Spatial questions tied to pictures
※ ※ ※

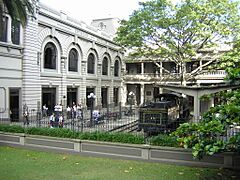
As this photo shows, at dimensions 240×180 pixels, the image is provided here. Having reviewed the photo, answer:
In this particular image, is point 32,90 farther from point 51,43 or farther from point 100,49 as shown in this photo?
point 100,49

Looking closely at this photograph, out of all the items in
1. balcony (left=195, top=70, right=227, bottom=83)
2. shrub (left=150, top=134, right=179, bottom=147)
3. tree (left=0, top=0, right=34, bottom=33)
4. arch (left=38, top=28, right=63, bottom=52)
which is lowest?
shrub (left=150, top=134, right=179, bottom=147)

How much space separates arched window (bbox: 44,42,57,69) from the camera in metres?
31.5

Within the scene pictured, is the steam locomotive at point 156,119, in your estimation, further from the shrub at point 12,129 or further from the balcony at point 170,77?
the balcony at point 170,77

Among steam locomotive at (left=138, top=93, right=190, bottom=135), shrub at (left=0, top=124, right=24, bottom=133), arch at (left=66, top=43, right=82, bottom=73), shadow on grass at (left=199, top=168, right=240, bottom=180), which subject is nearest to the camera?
shadow on grass at (left=199, top=168, right=240, bottom=180)

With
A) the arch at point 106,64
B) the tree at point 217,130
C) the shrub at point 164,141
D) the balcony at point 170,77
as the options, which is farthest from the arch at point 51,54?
the tree at point 217,130

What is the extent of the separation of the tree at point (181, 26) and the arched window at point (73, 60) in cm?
886

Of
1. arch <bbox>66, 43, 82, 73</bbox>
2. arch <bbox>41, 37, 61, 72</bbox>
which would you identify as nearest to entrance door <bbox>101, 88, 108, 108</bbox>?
arch <bbox>66, 43, 82, 73</bbox>

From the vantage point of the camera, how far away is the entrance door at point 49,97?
3148 cm

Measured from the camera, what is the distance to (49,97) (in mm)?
32500

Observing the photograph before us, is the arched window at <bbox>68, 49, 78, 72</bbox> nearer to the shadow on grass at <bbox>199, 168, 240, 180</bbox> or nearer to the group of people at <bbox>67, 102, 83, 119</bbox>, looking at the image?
the group of people at <bbox>67, 102, 83, 119</bbox>

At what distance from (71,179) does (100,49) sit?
35.8m

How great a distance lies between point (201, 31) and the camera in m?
26.2

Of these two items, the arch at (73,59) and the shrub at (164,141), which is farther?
the arch at (73,59)

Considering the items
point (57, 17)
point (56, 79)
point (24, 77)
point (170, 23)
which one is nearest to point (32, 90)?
point (24, 77)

※ ※ ※

Return all the rows above word for word, leaving out the pictures.

▶ [ANSWER TO THE TASK]:
As this photo shows, at dimensions 240×180 pixels, the image is provided here. Having reviewed the photo, answer:
In this particular image, is point 32,90 farther from point 51,43 or farther from point 100,49 as shown in this photo?
point 100,49

Looking closely at this photograph, out of all the items in
1. balcony (left=195, top=70, right=227, bottom=83)
2. shrub (left=150, top=134, right=179, bottom=147)
3. tree (left=0, top=0, right=34, bottom=33)
4. arch (left=38, top=28, right=63, bottom=52)
which is lowest?
shrub (left=150, top=134, right=179, bottom=147)

How much space separates arched window (bbox: 44,42,57,69) from the camera in metres?
31.5

Within the scene pictured, is the steam locomotive at point 156,119, in your estimation, further from the shrub at point 12,129 or further from the balcony at point 170,77?
the balcony at point 170,77

Among steam locomotive at (left=138, top=93, right=190, bottom=135), shrub at (left=0, top=124, right=24, bottom=133), arch at (left=66, top=43, right=82, bottom=73), shadow on grass at (left=199, top=168, right=240, bottom=180), which subject is nearest to the camera?
shadow on grass at (left=199, top=168, right=240, bottom=180)

With
A) the arch at point 106,64
B) the tree at point 217,130
C) the shrub at point 164,141
D) the balcony at point 170,77
as the options, which is farthest from the arch at point 51,54?
the tree at point 217,130

What is the extent of the separation of the tree at point (181, 26) and the arched window at point (73, 60) in cm?
886

Of
1. arch <bbox>66, 43, 82, 73</bbox>
2. arch <bbox>41, 37, 61, 72</bbox>
which would you identify as nearest to entrance door <bbox>101, 88, 108, 108</bbox>?
arch <bbox>66, 43, 82, 73</bbox>

From the vantage point of the camera, how far away is the entrance door at point 49,97?
3148 cm

Measured from the camera, what is the distance to (49,97) (in mm)?
32500

Observing the photograph before us, is the arched window at <bbox>68, 49, 78, 72</bbox> nearer to the shadow on grass at <bbox>199, 168, 240, 180</bbox> or nearer to the group of people at <bbox>67, 102, 83, 119</bbox>, looking at the image?
the group of people at <bbox>67, 102, 83, 119</bbox>

At what distance from (71,179) does (100,49) sit?
35.8m

How great a distance lies between point (201, 31) and the camera in m?
26.2

Of these two items, the arch at (73,59) and the shrub at (164,141), which is farther?
the arch at (73,59)

Considering the items
point (57, 17)
point (56, 79)
point (24, 77)
point (170, 23)
which one is nearest to point (32, 90)?
point (24, 77)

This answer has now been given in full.